## Problem to work on
Type out the data below in its entirety, exactly as given.
Segment Open
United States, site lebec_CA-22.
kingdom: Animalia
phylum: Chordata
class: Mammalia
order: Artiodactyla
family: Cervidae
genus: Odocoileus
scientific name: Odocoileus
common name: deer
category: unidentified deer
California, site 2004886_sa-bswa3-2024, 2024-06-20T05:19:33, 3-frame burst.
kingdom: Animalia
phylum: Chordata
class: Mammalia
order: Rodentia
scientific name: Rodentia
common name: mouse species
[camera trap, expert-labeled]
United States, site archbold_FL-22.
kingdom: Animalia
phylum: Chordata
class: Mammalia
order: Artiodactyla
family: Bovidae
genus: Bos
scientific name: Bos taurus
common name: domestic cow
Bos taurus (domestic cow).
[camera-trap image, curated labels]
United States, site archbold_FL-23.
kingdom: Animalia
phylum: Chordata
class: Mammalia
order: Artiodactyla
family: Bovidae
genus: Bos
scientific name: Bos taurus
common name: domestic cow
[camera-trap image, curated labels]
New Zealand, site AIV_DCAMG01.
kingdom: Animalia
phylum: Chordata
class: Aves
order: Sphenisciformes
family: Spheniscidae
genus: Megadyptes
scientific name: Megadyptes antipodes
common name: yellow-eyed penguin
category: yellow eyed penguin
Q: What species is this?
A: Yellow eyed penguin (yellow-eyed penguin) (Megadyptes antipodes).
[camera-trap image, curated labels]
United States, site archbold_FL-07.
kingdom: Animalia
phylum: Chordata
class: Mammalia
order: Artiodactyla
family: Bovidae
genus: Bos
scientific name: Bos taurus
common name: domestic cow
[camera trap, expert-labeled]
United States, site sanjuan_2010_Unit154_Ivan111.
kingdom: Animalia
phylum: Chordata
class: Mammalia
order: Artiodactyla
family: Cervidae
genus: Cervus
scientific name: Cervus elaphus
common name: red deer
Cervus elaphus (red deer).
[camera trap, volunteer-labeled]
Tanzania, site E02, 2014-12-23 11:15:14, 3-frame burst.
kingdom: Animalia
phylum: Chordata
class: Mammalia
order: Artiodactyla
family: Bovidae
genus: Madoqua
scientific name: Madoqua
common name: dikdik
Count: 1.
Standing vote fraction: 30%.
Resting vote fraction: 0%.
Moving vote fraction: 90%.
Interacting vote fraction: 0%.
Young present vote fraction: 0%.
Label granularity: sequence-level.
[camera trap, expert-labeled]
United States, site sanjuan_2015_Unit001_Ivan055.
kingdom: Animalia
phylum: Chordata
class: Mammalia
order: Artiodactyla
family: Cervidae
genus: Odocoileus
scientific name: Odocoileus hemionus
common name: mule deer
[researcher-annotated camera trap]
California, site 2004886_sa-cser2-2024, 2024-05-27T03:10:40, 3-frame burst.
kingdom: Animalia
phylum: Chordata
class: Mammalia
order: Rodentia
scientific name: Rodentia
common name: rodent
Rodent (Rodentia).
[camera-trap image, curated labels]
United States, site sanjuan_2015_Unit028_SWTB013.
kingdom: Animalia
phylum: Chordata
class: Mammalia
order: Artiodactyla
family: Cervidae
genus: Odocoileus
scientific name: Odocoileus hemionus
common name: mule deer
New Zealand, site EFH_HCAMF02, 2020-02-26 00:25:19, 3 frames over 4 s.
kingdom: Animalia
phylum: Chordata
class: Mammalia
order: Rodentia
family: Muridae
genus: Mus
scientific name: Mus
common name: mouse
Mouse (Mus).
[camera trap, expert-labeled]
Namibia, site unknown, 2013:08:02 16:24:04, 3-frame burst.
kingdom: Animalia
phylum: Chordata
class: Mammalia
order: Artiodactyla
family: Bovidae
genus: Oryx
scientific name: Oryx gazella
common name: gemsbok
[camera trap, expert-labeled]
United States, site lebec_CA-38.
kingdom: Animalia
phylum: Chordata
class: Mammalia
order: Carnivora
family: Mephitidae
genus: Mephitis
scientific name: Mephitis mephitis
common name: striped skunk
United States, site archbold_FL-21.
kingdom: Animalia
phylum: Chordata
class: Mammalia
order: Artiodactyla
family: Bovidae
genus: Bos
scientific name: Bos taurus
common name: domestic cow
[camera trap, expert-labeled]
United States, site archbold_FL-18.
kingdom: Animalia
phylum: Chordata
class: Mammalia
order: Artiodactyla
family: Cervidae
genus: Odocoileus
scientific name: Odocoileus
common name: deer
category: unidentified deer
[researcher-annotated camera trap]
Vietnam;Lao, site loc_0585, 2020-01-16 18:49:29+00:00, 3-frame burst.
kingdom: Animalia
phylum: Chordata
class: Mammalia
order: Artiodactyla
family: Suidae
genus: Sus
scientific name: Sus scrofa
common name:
Segment Closed
## Exercise output
United States, site lebec_CA-22.
kingdom: Animalia
phylum: Chordata
class: Mammalia
order: Artiodactyla
family: Cervidae
genus: Odocoileus
scientific name: Odocoileus
common name: deer
category: unidentified deer
California, site 2004886_sa-bswa3-2024, 2024-06-20T05:19:33, 3-frame burst.
kingdom: Animalia
phylum: Chordata
class: Mammalia
order: Rodentia
scientific name: Rodentia
common name: mouse species
[camera trap, expert-labeled]
United States, site archbold_FL-22.
kingdom: Animalia
phylum: Chordata
class: Mammalia
order: Artiodactyla
family: Bovidae
genus: Bos
scientific name: Bos taurus
common name: domestic cow
Bos taurus (domestic cow).
[camera-trap image, curated labels]
United States, site archbold_FL-23.
kingdom: Animalia
phylum: Chordata
class: Mammalia
order: Artiodactyla
family: Bovidae
genus: Bos
scientific name: Bos taurus
common name: domestic cow
[camera-trap image, curated labels]
New Zealand, site AIV_DCAMG01.
kingdom: Animalia
phylum: Chordata
class: Aves
order: Sphenisciformes
family: Spheniscidae
genus: Megadyptes
scientific name: Megadyptes antipodes
common name: yellow-eyed penguin
category: yellow eyed penguin
Q: What species is this?
A: Yellow eyed penguin (yellow-eyed penguin) (Megadyptes antipodes).
[camera-trap image, curated labels]
United States, site archbold_FL-07.
kingdom: Animalia
phylum: Chordata
class: Mammalia
order: Artiodactyla
family: Bovidae
genus: Bos
scientific name: Bos taurus
common name: domestic cow
[camera trap, expert-labeled]
United States, site sanjuan_2010_Unit154_Ivan111.
kingdom: Animalia
phylum: Chordata
class: Mammalia
order: Artiodactyla
family: Cervidae
genus: Cervus
scientific name: Cervus elaphus
common name: red deer
Cervus elaphus (red deer).
[camera trap, volunteer-labeled]
Tanzania, site E02, 2014-12-23 11:15:14, 3-frame burst.
kingdom: Animalia
phylum: Chordata
class: Mammalia
order: Artiodactyla
family: Bovidae
genus: Madoqua
scientific name: Madoqua
common name: dikdik
Count: 1.
Standing vote fraction: 30%.
Resting vote fraction: 0%.
Moving vote fraction: 90%.
Interacting vote fraction: 0%.
Young present vote fraction: 0%.
Label granularity: sequence-level.
[camera trap, expert-labeled]
United States, site sanjuan_2015_Unit001_Ivan055.
kingdom: Animalia
phylum: Chordata
class: Mammalia
order: Artiodactyla
family: Cervidae
genus: Odocoileus
scientific name: Odocoileus hemionus
common name: mule deer
[researcher-annotated camera trap]
California, site 2004886_sa-cser2-2024, 2024-05-27T03:10:40, 3-frame burst.
kingdom: Animalia
phylum: Chordata
class: Mammalia
order: Rodentia
scientific name: Rodentia
common name: rodent
Rodent (Rodentia).
[camera-trap image, curated labels]
United States, site sanjuan_2015_Unit028_SWTB013.
kingdom: Animalia
phylum: Chordata
class: Mammalia
order: Artiodactyla
family: Cervidae
genus: Odocoileus
scientific name: Odocoileus hemionus
common name: mule deer
New Zealand, site EFH_HCAMF02, 2020-02-26 00:25:19, 3 frames over 4 s.
kingdom: Animalia
phylum: Chordata
class: Mammalia
order: Rodentia
family: Muridae
genus: Mus
scientific name: Mus
common name: mouse
Mouse (Mus).
[camera trap, expert-labeled]
Namibia, site unknown, 2013:08:02 16:24:04, 3-frame burst.
kingdom: Animalia
phylum: Chordata
class: Mammalia
order: Artiodactyla
family: Bovidae
genus: Oryx
scientific name: Oryx gazella
common name: gemsbok
[camera trap, expert-labeled]
United States, site lebec_CA-38.
kingdom: Animalia
phylum: Chordata
class: Mammalia
order: Carnivora
family: Mephitidae
genus: Mephitis
scientific name: Mephitis mephitis
common name: striped skunk
United States, site archbold_FL-21.
kingdom: Animalia
phylum: Chordata
class: Mammalia
order: Artiodactyla
family: Bovidae
genus: Bos
scientific name: Bos taurus
common name: domestic cow
[camera trap, expert-labeled]
United States, site archbold_FL-18.
kingdom: Animalia
phylum: Chordata
class: Mammalia
order: Artiodactyla
family: Cervidae
genus: Odocoileus
scientific name: Odocoileus
common name: deer
category: unidentified deer
[researcher-annotated camera trap]
Vietnam;Lao, site loc_0585, 2020-01-16 18:49:29+00:00, 3-frame burst.
kingdom: Animalia
phylum: Chordata
class: Mammalia
order: Artiodactyla
family: Suidae
genus: Sus
scientific name: Sus scrofa
common name:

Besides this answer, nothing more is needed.